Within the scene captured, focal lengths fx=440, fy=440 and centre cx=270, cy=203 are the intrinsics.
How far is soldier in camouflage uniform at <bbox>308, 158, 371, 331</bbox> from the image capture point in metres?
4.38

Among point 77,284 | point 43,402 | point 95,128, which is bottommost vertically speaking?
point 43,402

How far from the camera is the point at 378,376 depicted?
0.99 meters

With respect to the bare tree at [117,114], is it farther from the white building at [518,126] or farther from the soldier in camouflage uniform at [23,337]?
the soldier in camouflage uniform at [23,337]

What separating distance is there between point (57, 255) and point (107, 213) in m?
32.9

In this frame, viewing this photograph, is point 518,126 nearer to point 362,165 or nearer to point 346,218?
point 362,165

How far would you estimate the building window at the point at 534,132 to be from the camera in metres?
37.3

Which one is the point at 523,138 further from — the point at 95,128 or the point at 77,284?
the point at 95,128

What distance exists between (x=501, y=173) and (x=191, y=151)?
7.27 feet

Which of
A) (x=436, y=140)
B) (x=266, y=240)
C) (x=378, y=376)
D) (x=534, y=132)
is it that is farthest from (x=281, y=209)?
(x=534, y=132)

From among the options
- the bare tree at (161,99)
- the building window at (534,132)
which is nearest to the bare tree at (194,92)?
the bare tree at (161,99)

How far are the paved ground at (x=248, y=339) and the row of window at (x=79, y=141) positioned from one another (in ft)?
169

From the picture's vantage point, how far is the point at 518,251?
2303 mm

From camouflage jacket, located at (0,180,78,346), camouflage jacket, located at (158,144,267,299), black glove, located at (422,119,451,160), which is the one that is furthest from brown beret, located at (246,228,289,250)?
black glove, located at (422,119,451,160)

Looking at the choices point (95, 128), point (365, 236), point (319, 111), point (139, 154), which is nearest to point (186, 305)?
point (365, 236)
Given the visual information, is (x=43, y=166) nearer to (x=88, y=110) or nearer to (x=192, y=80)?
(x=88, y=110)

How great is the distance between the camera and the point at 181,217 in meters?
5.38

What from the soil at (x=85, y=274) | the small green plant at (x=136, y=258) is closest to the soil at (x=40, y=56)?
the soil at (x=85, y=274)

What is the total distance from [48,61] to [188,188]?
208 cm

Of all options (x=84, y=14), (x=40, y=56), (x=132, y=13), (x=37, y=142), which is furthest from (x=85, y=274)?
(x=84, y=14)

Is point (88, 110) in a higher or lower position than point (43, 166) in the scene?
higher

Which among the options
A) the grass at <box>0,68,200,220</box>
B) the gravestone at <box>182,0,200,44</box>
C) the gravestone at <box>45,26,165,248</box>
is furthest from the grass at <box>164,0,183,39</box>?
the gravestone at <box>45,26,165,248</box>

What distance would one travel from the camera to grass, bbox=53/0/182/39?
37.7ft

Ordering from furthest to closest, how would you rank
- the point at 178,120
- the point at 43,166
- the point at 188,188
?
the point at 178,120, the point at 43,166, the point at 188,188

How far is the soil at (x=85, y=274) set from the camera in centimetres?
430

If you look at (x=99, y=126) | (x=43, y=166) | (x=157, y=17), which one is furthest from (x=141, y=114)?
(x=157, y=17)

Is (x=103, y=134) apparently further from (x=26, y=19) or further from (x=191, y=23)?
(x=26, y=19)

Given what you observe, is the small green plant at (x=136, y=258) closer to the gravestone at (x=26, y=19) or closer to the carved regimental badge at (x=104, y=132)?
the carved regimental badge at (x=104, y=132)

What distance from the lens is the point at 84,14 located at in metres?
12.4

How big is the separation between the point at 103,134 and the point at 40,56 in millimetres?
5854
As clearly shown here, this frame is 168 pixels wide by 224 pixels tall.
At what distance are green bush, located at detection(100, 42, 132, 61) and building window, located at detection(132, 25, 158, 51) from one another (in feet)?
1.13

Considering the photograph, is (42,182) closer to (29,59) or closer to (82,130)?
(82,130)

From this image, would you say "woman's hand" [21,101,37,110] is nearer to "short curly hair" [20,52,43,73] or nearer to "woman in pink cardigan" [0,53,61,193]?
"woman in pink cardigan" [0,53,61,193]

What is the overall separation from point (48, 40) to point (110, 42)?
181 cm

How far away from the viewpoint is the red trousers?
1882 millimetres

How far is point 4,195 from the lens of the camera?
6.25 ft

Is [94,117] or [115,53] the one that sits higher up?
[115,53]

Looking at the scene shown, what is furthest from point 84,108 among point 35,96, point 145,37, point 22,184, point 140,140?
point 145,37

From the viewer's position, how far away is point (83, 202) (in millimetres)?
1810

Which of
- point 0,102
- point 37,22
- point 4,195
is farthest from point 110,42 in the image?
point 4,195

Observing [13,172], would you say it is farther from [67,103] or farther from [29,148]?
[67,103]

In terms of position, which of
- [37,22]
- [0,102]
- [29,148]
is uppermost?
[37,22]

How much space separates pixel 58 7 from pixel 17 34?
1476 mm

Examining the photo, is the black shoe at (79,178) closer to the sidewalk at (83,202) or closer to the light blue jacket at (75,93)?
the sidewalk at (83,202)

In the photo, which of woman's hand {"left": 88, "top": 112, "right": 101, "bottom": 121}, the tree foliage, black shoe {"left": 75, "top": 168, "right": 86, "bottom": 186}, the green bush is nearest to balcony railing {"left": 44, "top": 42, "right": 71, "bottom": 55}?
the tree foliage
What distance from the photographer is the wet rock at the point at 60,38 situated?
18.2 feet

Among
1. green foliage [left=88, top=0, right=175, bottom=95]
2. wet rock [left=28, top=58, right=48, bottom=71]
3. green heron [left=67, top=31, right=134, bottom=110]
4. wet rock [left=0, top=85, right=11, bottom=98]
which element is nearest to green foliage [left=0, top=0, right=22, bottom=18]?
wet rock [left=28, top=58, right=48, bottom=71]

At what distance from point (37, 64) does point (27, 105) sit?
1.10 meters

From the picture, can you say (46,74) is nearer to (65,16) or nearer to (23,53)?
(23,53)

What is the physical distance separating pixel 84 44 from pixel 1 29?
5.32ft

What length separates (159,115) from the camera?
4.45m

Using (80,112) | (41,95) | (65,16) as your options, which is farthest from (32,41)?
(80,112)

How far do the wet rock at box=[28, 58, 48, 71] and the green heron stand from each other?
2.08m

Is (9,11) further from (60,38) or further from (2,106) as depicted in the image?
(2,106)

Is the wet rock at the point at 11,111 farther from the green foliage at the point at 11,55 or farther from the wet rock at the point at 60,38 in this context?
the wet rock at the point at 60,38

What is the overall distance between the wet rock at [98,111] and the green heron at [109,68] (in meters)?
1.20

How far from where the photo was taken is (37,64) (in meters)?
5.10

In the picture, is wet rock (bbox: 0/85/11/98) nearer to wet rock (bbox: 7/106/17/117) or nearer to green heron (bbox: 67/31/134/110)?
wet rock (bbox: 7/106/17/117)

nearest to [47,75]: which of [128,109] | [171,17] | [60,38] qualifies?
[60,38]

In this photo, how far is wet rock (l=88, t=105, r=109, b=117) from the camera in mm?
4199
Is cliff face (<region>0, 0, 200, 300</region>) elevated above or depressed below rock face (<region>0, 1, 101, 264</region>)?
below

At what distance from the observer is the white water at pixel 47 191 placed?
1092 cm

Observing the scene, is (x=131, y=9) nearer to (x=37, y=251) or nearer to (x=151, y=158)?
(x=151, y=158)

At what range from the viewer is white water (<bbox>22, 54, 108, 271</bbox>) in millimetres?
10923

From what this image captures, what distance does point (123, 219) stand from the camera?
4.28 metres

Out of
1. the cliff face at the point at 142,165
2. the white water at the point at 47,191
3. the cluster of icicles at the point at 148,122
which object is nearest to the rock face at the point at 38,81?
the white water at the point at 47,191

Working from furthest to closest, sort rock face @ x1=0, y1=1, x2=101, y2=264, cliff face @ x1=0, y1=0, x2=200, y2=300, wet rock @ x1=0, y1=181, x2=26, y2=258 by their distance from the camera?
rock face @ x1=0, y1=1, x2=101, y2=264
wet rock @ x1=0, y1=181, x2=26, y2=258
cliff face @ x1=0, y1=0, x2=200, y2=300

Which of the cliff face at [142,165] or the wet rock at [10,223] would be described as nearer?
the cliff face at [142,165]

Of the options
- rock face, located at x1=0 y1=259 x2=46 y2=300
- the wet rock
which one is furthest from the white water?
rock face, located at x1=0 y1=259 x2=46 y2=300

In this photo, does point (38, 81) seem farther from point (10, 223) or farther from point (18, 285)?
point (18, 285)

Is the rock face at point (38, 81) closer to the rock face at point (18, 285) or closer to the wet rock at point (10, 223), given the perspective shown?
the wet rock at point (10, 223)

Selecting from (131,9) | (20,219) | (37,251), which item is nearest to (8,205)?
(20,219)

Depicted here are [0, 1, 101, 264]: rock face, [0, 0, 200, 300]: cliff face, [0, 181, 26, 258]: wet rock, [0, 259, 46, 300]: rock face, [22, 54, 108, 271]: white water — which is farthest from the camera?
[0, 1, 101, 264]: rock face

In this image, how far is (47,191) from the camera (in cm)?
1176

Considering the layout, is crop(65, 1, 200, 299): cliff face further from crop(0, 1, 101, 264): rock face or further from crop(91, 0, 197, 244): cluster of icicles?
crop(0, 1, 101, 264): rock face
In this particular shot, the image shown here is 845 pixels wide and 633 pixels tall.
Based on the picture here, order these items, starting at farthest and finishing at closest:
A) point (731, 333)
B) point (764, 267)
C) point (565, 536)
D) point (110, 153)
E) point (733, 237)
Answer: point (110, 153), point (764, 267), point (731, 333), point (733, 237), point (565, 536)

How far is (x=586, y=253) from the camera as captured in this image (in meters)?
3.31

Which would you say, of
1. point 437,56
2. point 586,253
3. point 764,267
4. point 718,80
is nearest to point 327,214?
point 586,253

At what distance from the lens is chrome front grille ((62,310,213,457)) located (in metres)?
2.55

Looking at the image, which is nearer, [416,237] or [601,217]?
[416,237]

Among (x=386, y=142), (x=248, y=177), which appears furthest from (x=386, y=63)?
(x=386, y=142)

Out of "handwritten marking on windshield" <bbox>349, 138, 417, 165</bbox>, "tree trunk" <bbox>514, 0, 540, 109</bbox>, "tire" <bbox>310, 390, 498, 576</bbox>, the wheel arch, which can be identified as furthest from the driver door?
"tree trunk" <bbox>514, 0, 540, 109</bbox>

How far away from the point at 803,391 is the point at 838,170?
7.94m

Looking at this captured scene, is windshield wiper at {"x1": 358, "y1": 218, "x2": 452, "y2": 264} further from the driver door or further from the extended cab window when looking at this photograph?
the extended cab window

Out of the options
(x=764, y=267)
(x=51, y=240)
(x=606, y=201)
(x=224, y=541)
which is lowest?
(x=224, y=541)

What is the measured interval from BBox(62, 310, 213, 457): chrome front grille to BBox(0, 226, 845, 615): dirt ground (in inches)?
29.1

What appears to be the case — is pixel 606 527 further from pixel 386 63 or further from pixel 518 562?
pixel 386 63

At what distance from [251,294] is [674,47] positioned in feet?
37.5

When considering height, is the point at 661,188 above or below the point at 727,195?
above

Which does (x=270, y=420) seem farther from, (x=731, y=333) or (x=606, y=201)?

-----

__To do__.
Give back, exactly as written, the lines from the one with "the driver door?" to the last line.

__Completed exercise__.
Out of "handwritten marking on windshield" <bbox>349, 138, 417, 165</bbox>, "tree trunk" <bbox>514, 0, 540, 109</bbox>, "tire" <bbox>310, 390, 498, 576</bbox>, the wheel arch, which can be identified as furthest from the driver door?
"tree trunk" <bbox>514, 0, 540, 109</bbox>

How far away from the point at 803,391 is the point at 838,170?
7.94m

Looking at this captured scene, is windshield wiper at {"x1": 358, "y1": 218, "x2": 452, "y2": 264} further from the driver door or further from the extended cab window when looking at this photograph?
the extended cab window

Out of the options
(x=764, y=267)
(x=51, y=240)
(x=606, y=201)
(x=224, y=541)
which is lowest?
(x=224, y=541)

What is the measured interval from BBox(62, 310, 213, 457): chrome front grille to BBox(0, 226, 845, 615): dirt ground (in inches)?
29.1

What appears to be the case — is pixel 606 527 further from pixel 386 63 or further from pixel 518 562?
pixel 386 63

At what distance from [251,294] is [674,47] positioned in feet?
37.5

When considering height, is the point at 661,188 above or below the point at 727,195?
above

Which does (x=270, y=420) seem farther from, (x=731, y=333) or (x=606, y=201)?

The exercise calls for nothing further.